Al-Aziz gazed about the plane. The majority of passengers were sleeping now. He wondered how many heads he could take before anyone stirred. Imagined them cowering before his masked form, his sword splattered with blood, which had splashed the walls and windows of the plane as well.
“Hey, mister.”
They wouldn’t fight back because they were sheep. In killing them, al-Aziz would be performing a service, ridding the world of their burden. They served nothing and no one, did not understand the vision for the world as expressed by the one true God al-Aziz existed merely to serve. Al-Aziz wouldn’t rest until that day had come to pass. The power and efficacy of his beliefs was about to be more righteously rewarded than even the caliphate’s supreme leaders had dared to foresee.
“Mister…”
They would bring their greatest enemy to its knees, al-Aziz himself now responsible for wielding a sword that could slaughter millions instead of one. A great gift, bestowed by Allah Himself, in recognition of al-Aziz’s devotion to the word of the one true God, a devotion that wouldn’t cease or even abate until all the nonbelievers were gone. Nine others were accompanying him on this blessed mission, all taking other flights, on other airlines, to different cities, en route to their rendezvous a day later. Nine others, to bring the total to ten, the same number the prophet Muhammad himself had killed when he conquered Mecca. A holy number.
Ten.
“Mister!”
Al-Aziz finally turned back the boy’s way.
“It’s your move, mister,” he said.
Al-Aziz smiled. “Yes, it is.”
PART SIX
Cattlemen and ranchers went to war over the practice of stringing barbed wire around plots of land. Bands of armed “nippers” worked at night cutting the barbed wire, causing an estimated $20 million in damage. The Texas Rangers were called in on patrol. Ranger Ira Aten proposed arming the fences with bombs triggered to explode when the fence wire was cut. The idea was nixed. (September 1, 1883)
—Bullock Texas State History Museum, “The Story of Texas”
58
BALCONES CANYONLANDS, TEXAS
“I made us a snack,” Ela said, clambering down the plank steps, back into the root cellar.
She sat down on the blanket across from Dylan and laid a plate down between them.
“It’s corn,” she continued, as Dylan peeled the foil off one of the ears, “grown right here on the rez. I cooked it over a fire upstairs.”
Dylan finished peeling, noting a grayish-black patch that swelled out from a patch of kernels. “Looks like you burned it.”
“Nah,” Ela said, working the foil from her own ear of corn, “that’s what makes it a delicacy.”
Dylan gave the discolored growth a closer look. “Fungus? Mold?”
“Just eat it, dumb-ass. It’s a secret my people have kept for centuries, our greatest secret. Now, hand me my phone.”

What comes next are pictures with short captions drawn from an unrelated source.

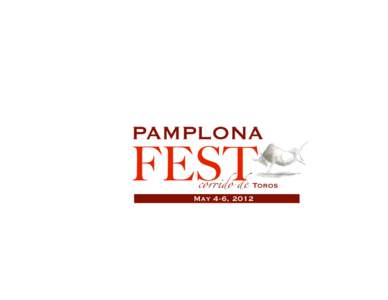 PAMPLONA  FEST cor!do de Toros May 4-6, 2012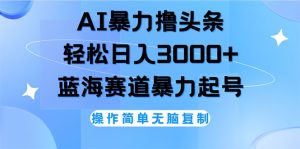 (12181期)AI撸头条,轻松日入3000+无脑操作,当天起号,第二天见收益-LH资源分享网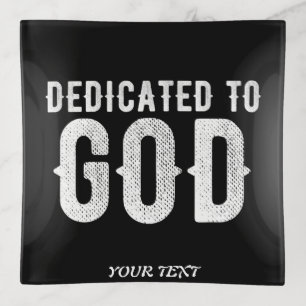 DEDICATED TO GOD COOL CUSTOMIZABLE WHITE TEXT TRINKET TRAY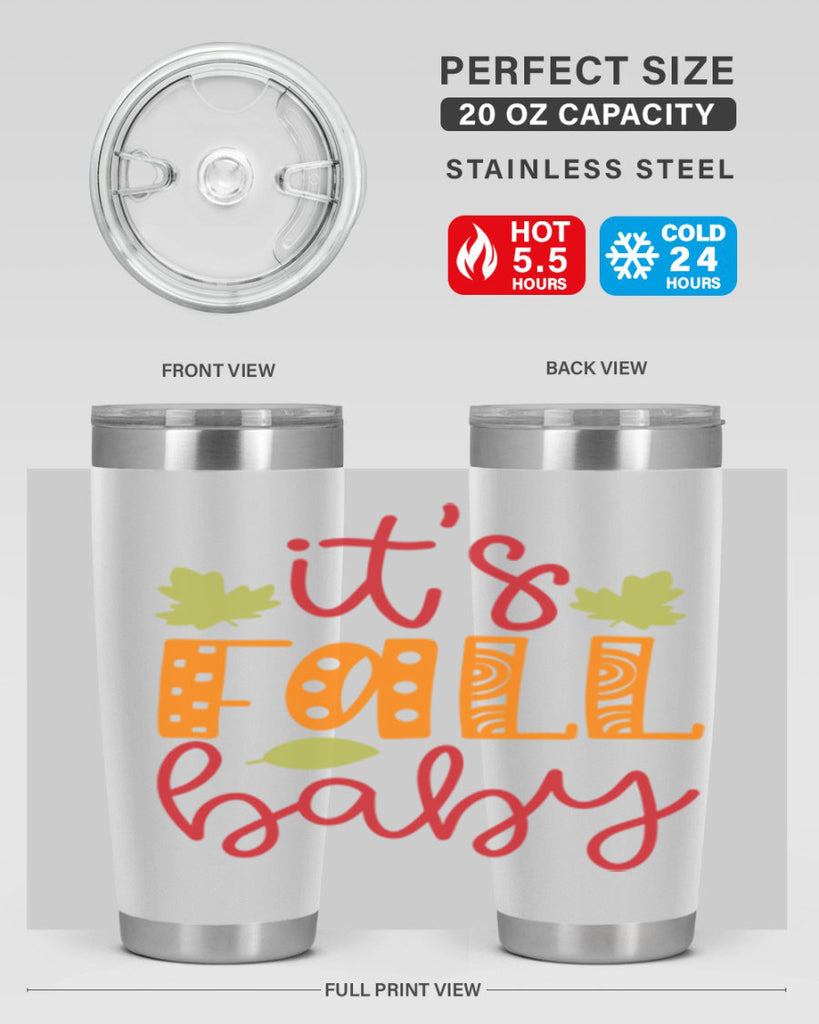 It s Fall Baby 360#- fall- Tumbler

Dylan did, still holding the ear of corn by a section of foil he’d left in place so he wouldn’t burn his fingers. Then he noticed that Ela had driven a roasting stick into one of the ends, so he could eat the corn while holding it, instead.
Ela took the phone and slid the cursor from left to right. “I said my phone.”
“Whoops, sorry.”
Dylan gave Ela her iPhone and took his back, watching her fire off a text as he raised the corn toward his mouth.
“It smells like shit.”
“But it’s good for you, that fungus included.”
He ate around the tarry patch anyway. Once they’d both finished, Ela handed Dylan a cup of the tar-colored tea, playing with the zipper of his jeans under the spill of lantern light.
“Stop,” he said, giving her back the cup and easing her away from him.
She took the cup and laid it aside, then went back to his zipper.
“I said stop.”
“Come on,” Ela said, flashing Dylan the smile that melted his insides, “we won. I want to celebrate.”